#### Information shown ####

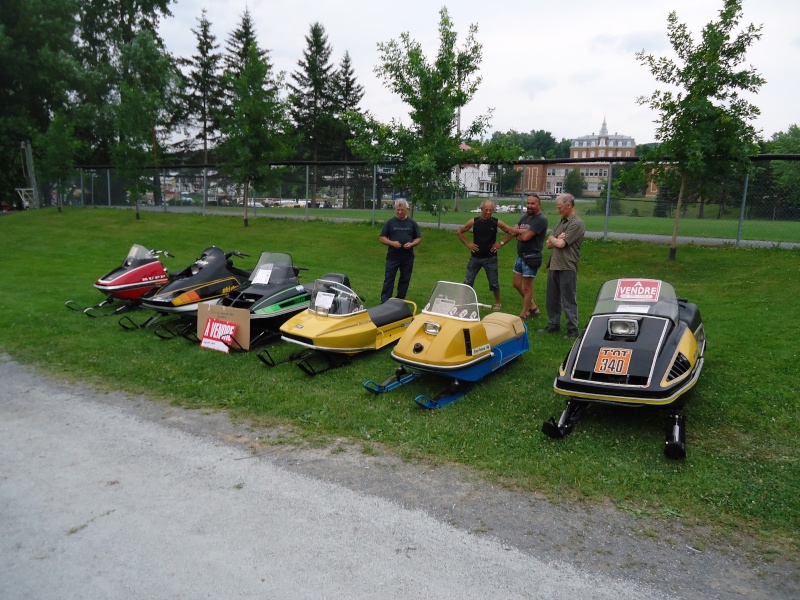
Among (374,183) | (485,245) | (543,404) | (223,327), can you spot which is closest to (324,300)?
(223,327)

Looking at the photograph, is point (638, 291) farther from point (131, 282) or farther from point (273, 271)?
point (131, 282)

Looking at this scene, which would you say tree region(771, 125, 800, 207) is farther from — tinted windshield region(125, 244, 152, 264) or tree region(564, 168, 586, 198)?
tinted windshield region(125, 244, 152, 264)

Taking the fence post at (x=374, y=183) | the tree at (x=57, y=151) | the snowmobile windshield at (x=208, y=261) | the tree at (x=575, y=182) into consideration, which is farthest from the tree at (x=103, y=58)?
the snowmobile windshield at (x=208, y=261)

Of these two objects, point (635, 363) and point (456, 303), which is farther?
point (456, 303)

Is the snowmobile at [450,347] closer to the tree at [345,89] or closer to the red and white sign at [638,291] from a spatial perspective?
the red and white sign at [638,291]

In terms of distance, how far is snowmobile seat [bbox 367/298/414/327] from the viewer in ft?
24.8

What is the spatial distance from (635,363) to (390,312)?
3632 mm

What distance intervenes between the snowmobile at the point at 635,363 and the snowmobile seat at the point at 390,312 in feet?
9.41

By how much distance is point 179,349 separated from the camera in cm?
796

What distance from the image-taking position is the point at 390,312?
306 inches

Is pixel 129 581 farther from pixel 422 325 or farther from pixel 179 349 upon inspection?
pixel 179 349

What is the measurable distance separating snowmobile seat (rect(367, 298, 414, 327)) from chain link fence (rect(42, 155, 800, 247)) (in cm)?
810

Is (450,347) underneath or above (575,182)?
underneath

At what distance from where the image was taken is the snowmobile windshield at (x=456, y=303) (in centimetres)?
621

####
#### Information shown ####

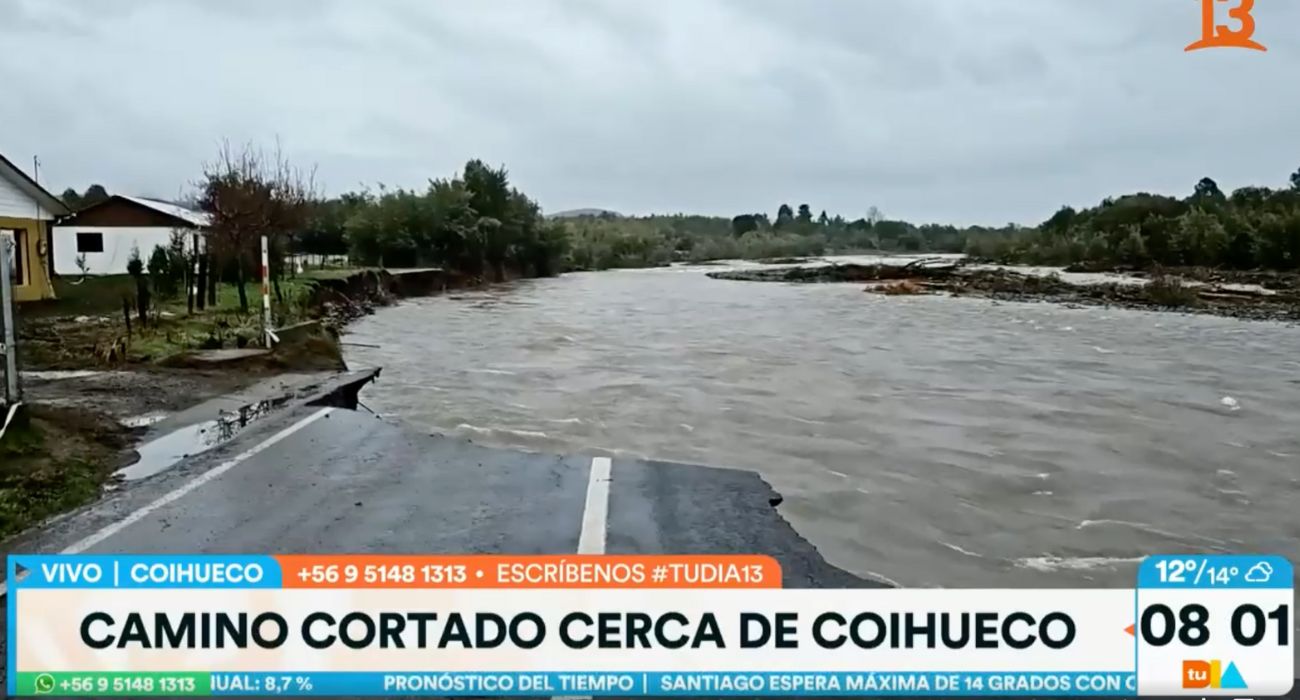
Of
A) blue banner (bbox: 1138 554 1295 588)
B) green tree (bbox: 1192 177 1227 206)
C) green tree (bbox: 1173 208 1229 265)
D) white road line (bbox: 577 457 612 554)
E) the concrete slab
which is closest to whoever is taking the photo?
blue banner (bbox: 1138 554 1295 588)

####
#### Information shown ####

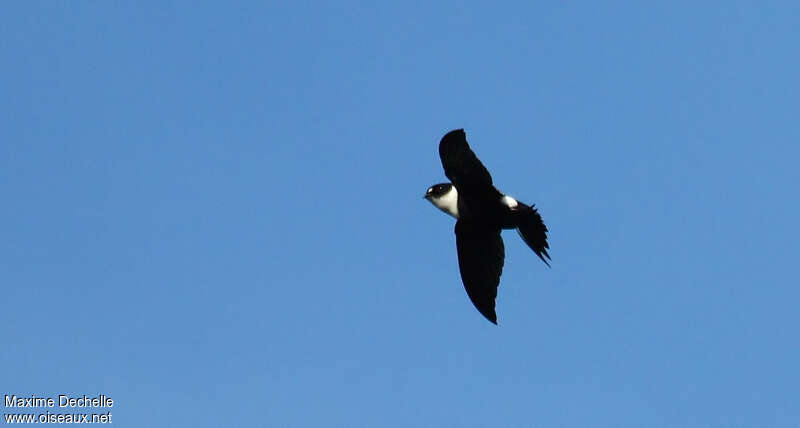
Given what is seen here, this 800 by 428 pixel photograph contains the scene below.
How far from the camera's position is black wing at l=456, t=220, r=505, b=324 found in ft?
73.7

####

(Given instruction): Count the lines above that contain the word "seat", with case counting, and give only the number.

(Final answer): 3